Some interested parties have certainly noticed the change. David Kern, chief economist at the British Chambers of Commerce (BCC), pointed out yesterday that: "While these figures are broadly welcome, they hide some worrying trends: Full-time employment continues to fall; the number of people working part-time is at a record high; there was a large increase in those claiming benefits; and inactivity has risen further.

Brendan Barber, general secretary of the TUC, has noted the trends as well: "The record number of involuntary part-time workers shows that beneath the surface millions of people are under-employed. The recession will not be over for these people until they are back in secure jobs and working the hours they need to earn to a decent living."

That won't happen.

Blame, if you like, our much vaunted flexible labour market and, in particular, measures such as the Flexible New Deal, which pushes people off benefits and into any kind of work, even though it might not be deemed ideal by the individuals concerned.

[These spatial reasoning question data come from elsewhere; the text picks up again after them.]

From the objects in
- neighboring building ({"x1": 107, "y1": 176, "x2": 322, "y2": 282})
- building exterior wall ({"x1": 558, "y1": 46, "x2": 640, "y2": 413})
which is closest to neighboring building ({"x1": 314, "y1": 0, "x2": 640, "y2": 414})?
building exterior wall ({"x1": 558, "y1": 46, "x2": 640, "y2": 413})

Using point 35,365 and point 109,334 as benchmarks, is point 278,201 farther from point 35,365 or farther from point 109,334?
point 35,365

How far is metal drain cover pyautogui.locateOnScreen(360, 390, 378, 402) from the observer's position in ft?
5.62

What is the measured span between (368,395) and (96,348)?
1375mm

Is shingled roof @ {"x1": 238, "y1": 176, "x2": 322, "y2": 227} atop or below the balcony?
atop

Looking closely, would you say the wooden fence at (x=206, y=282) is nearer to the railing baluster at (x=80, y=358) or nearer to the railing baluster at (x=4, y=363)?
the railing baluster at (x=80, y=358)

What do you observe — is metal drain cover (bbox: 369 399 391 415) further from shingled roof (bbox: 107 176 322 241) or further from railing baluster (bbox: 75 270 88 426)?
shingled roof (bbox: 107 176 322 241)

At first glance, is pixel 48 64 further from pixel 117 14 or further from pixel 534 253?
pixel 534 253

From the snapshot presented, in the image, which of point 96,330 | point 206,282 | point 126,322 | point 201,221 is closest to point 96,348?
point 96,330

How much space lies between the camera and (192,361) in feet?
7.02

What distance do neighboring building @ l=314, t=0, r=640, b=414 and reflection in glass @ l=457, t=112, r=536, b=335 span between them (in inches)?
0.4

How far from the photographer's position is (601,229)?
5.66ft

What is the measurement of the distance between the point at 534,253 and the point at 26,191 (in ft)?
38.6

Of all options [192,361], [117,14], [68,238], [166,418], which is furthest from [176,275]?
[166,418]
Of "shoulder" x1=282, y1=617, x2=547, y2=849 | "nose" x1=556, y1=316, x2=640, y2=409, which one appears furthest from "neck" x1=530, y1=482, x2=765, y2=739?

Taken together, the total of the headline unemployment numbers plus the "hidden" unemployment of people in jobs they don't want is just short of 4 million.

This all has long-term consequences for the nation, and will result in an even more divided, unequal society.

Those who have traditional full-time secure jobs with a pension are increasingly a blessed minority – the rest of the nation is scrabbling away trying to get work where and when they can, with not even paid holidays, let alone a final salary pension scheme.

Another impact will be that part-time workers will be unable to build up as much capital over their lives, and banks and building societies – burned by "liars loans" for "freelancers" in the past – will be unwilling – or unable under tougher regulatory rules designed to safeguard against a return to the sub-prime crisis – to offer mortgages to the newly casualised British worker. Property will still be expensive, and they will never be able to bunt when it appreciates in value.

The part-timers will have to rent, and maybe put off having a family. And the poorer you are the worse the life chances of your children, so these new, deeper inequalities in society will echo down the generations.

How will this affect politics as the years go on? Resentment of relatively secure, well-pensioned public sector jobs is there already, and seems likely to mount. A less rooted population might become more volatile in its politics as well, and there is a fair bet that, as ever, some ill feeling and envy will be aimed at immigrant workers, who tend to populate the casual, poorer-paid end of the jobs market. The Britain that leaves this recession will look very different, and not necessarily prettier, from the one that entered it.